Polscy kadeci w Petersburgu
Pisałem uprzednio o zdumiewającej próbie władz najezdniczych zachęcenia pochodzącej z drobnej szlachty młodzieży Królestwa Polskiego do dobrowolnego wstępowania do armii carskiej podczas Wojny Krymskiej. W odpowiedzi padła tylko sugestia, dotycząca określenia ilości takich ochotników – której nie znam.
Może pewnym nawiązaniem, jakkolwiek dalece nieadekwatnym w mojej ocenie, będzie to co poniżej. Dla unaocznienia stosunku młodych Polaków do wstępowania w szeregi nie tyle wojska nawet, petersburskich akademii kadeckich, podać można dające do myślenia dane z okresu kilkunastu lat przed Wojną Krymską.
Otóż na przełomie 1836 i 1837 roku pojawiły się odezwy (sygnowane przez sztab należącego do rodziny carskiej kuratora Zakładów Wojskowo-Naukowych), z których wynikało, iż „/…./ niektórzy z młodzieży szlacheckiej Królestwa Polskiego, przeznaczeni do przyjęcia na kadetów, nie stawili się w instytutach po upływie nawet roku od oznajmienia im o tem”.
W tej sytuacji feldmarszałek – namiestnik carski w Królestwie Polskim Iwan Paskiewicz pod koniec stycznia 1837 roku wydał odezwę, skierowaną następnie przez warszawską Komisję Rządową Spraw Wewnętrznych Duchownych i Oświecenia Publicznego do poszczególnych komisji gubernialnych (a stąd do urzędów municypalnych, etc).

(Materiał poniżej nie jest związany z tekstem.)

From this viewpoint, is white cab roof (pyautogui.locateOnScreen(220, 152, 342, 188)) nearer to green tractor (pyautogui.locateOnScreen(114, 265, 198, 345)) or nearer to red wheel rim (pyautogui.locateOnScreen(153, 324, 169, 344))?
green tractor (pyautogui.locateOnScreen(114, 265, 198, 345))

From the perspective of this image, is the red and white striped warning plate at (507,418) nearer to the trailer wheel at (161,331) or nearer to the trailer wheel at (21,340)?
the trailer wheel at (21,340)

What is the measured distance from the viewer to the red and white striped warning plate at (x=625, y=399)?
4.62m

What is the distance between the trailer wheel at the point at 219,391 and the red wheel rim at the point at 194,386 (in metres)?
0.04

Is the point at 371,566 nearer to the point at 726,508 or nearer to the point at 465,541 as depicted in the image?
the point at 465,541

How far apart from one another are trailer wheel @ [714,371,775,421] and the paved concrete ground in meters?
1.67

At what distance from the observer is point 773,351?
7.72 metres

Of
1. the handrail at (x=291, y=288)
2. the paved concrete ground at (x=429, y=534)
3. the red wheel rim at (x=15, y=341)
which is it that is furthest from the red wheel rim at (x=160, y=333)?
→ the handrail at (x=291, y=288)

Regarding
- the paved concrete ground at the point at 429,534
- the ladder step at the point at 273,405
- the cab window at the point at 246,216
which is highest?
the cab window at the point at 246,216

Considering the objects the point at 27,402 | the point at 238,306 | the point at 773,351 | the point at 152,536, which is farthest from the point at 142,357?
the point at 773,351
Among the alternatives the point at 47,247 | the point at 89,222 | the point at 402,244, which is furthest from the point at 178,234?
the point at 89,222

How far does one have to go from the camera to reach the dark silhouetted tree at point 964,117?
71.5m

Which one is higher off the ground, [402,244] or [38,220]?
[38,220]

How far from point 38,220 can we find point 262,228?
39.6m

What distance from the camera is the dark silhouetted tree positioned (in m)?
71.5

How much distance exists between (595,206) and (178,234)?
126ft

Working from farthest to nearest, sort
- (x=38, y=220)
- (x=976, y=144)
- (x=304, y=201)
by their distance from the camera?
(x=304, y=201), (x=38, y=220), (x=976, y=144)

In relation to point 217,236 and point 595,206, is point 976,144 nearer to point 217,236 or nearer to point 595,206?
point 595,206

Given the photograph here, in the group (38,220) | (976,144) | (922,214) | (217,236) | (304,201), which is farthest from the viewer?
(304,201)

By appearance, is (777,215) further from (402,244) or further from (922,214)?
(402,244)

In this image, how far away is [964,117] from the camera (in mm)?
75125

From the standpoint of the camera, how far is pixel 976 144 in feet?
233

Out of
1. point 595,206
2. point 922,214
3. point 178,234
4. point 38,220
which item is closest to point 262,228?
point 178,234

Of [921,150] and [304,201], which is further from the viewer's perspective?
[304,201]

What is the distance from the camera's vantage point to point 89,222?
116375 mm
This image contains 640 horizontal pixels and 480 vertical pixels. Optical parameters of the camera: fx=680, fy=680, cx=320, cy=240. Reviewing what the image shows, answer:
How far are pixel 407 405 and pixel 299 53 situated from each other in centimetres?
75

Z odezwy tej wynikało, iż /.../ jeżeli który z kadetów nie przybędzie do wskazanego sobie zakładu naukowego w przeciągu roku, od czasu zawiadomienia familii jego że przyjętym został, taki zupełnie z listy wykreślony zostanie”.
Należy przy tym zaznaczyć, iż petersburskie „zakłady naukowo- wojskowe” stały w owym czasie na bardzo wysokim poziomie, zatem odrzucenie takiej szansy (i to pouprzednim zdaniu egzaminu wstepnego) przez część polskiej młodzieży szlacheckiej należałoby ocenić li tylko w kategoriach patriotycznych.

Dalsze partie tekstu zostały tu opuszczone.